What to do? Of course these days I can't really take off my mask, even if the temptation would be strong! To convince myself, I took the trouble to go and reread something more about this type of protection. It was a German hygienist (Carl Flugge, 1847-1923) who demonstrated that a normal conversation between people could spread droplets (precisely the famous "Flugge droplets"!) Loaded with bacteria coming from everyone's nose and mouth: the scholar reported thus also the serious danger to the injuries of a patient from the mouth of a surgeon who is operating it. Flugge therefore confirmed the correctness of the intuition of two surgeons, one from Austria (Johann von Mikulicz Radecki) and one from France (Paul Berger), who since 1897 had begun to wear "masks" on the face made up of layers of gauze during the operations, obtaining a significant improvement in post-operative results.

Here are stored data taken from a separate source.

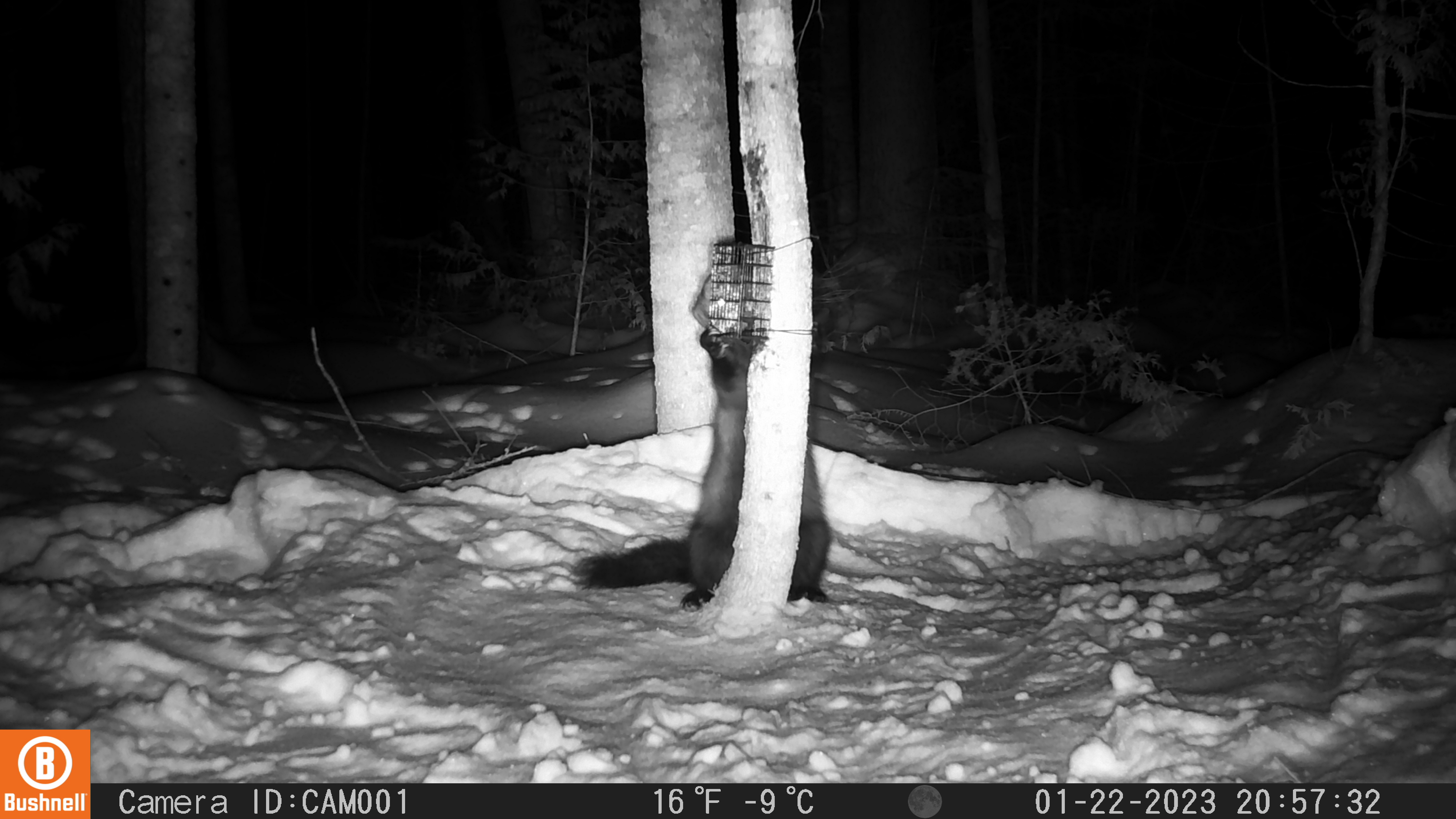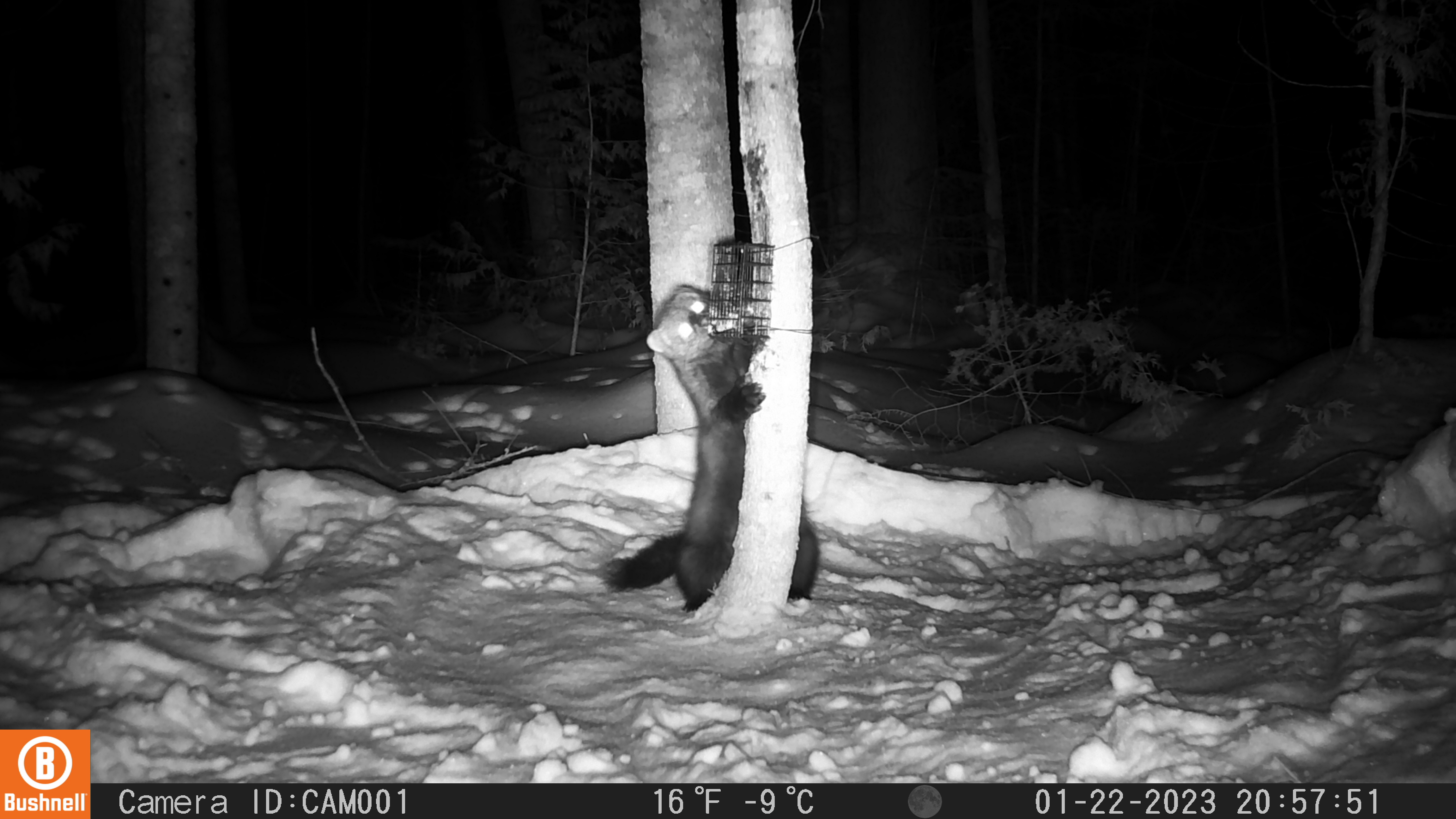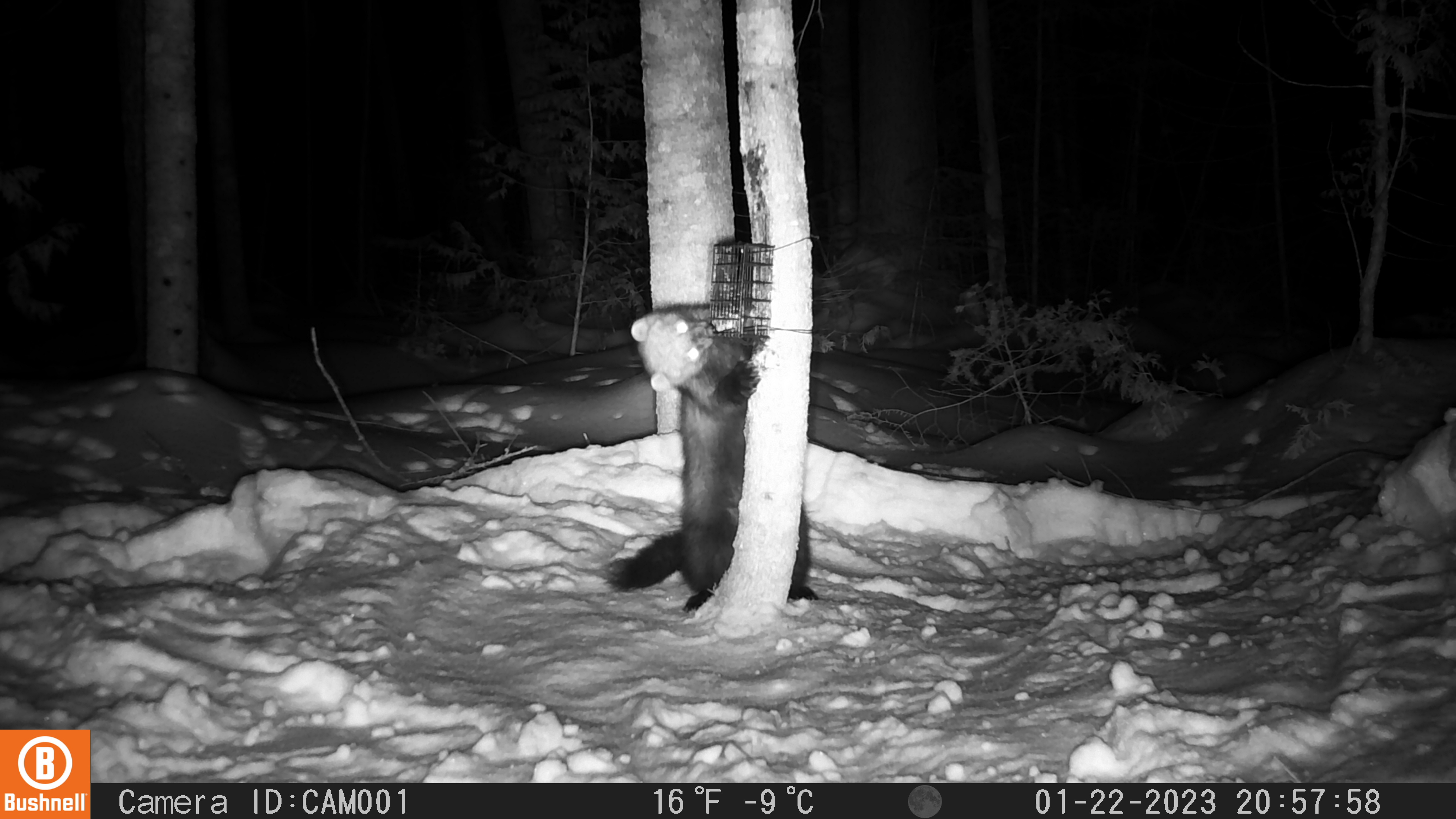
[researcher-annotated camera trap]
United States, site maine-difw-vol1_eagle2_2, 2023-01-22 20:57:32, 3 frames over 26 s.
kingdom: Animalia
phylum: Chordata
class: Mammalia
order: Carnivora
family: Mustelidae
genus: Pekania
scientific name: Pekania pennanti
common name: fisher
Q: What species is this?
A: Fisher (Pekania pennanti).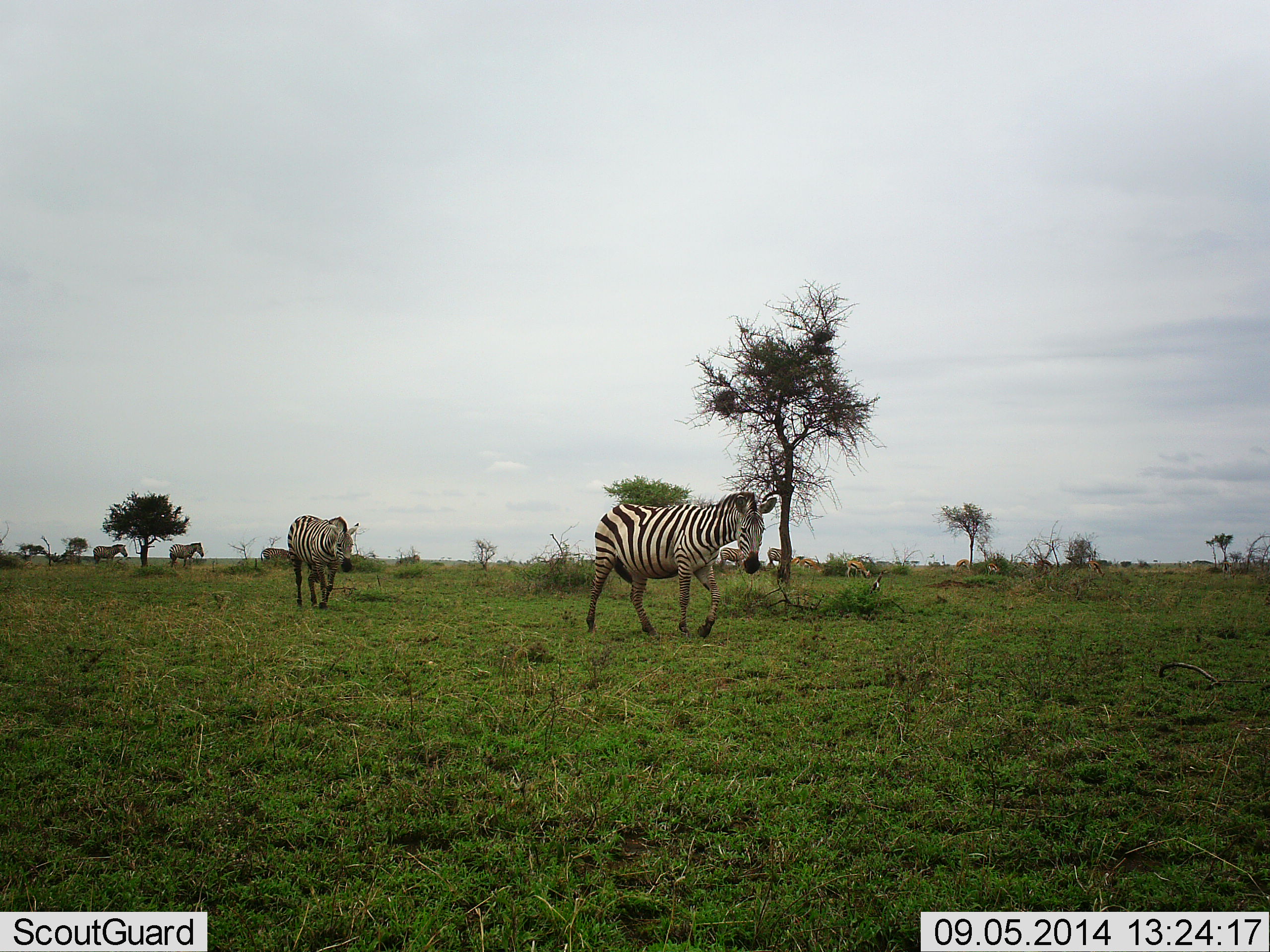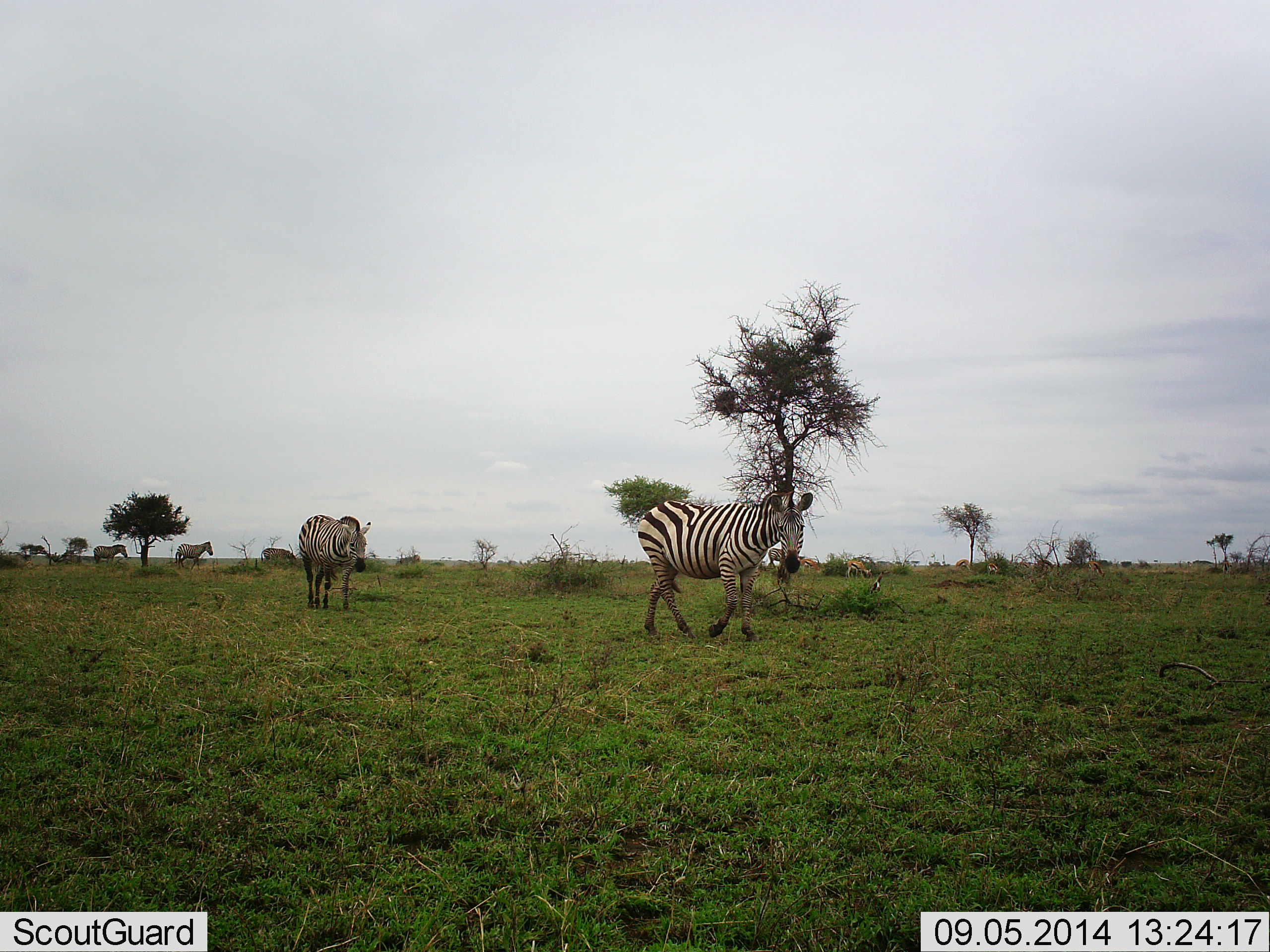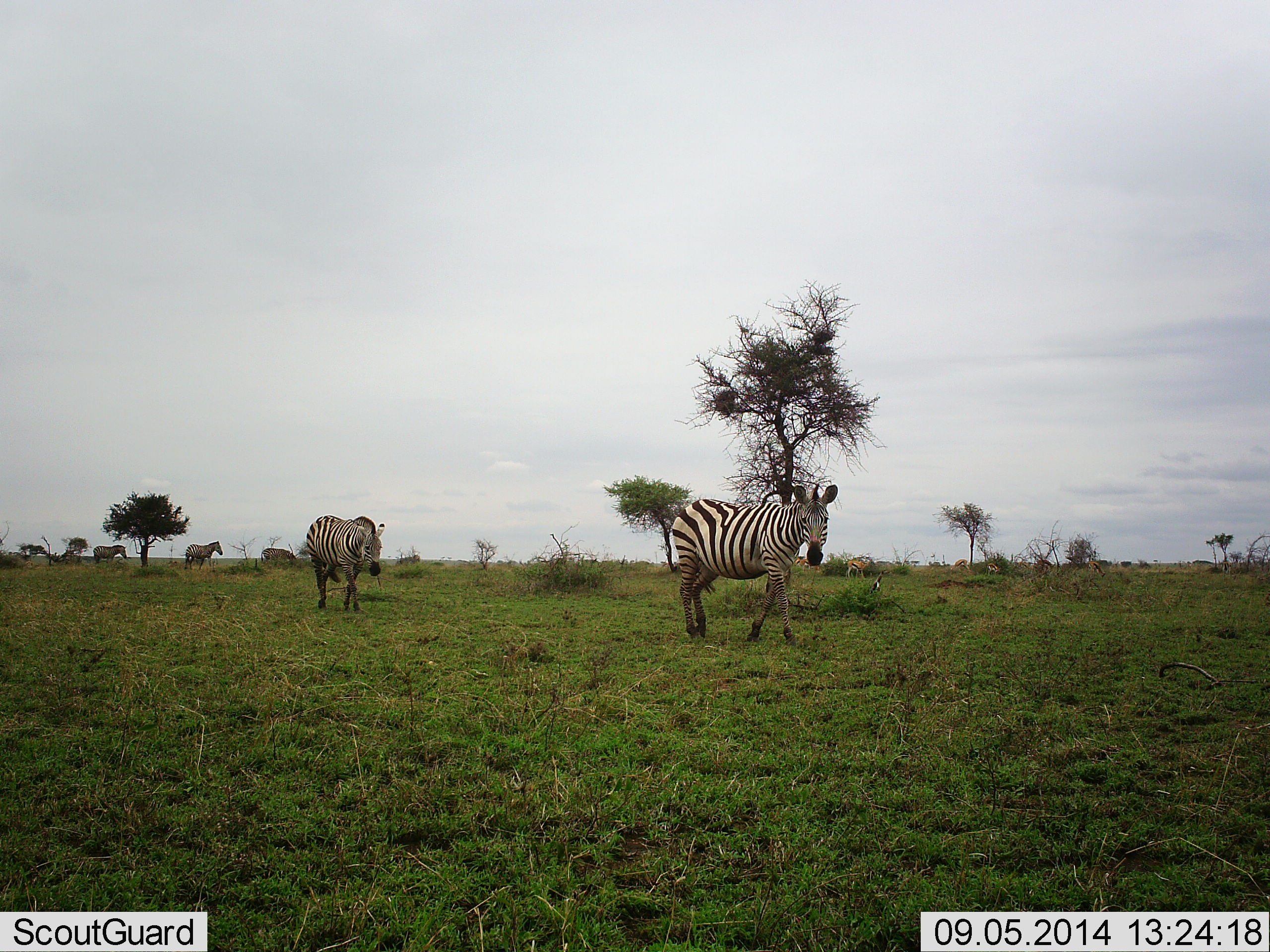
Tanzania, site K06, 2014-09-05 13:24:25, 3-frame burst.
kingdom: Animalia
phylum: Chordata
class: Mammalia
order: Perissodactyla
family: Equidae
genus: Equus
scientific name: Equus quagga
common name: plains zebra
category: zebra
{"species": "zebra (plains zebra) (Equus quagga)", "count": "5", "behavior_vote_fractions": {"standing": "47%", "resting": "0%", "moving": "100%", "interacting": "0%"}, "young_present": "0%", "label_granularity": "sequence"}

But going even further back in time, already at the time of the notorious "black plague" of the mid-1400s, rudimentary masks made of cloth were used to protect the nose and mouth from the "miasmas" (bad and smelly air) that he believed they were the cause of disease transmission. Around 1600 the doctor Charles de Lorme then devised other masks, with a hooked nose that looked like a beak, which was filled with spices - including dried flowers, lavender, thyme, garlic, myrrh, cloves - and straw. Even the eyes were covered with glass lenses. The "doctors with beak" wore a water-repellent robe up to their feet, along with gloves, hat and a stick that was used to lift the patients' clothes and visit them ... at a safe distance!

 

In short, for centuries men have rightly learned to "defend themselves" from infection by moving away, hiding their eyes, nose and mouth. In the event of an epidemic, fear is therefore identified in the image of an exposed human face. During a robbery, however, fear is concentrated in the image of a covered face, that of the bandit. All right and also all relative, one might say. But I keep asking myself: how can this be explained to a 4 year old girl?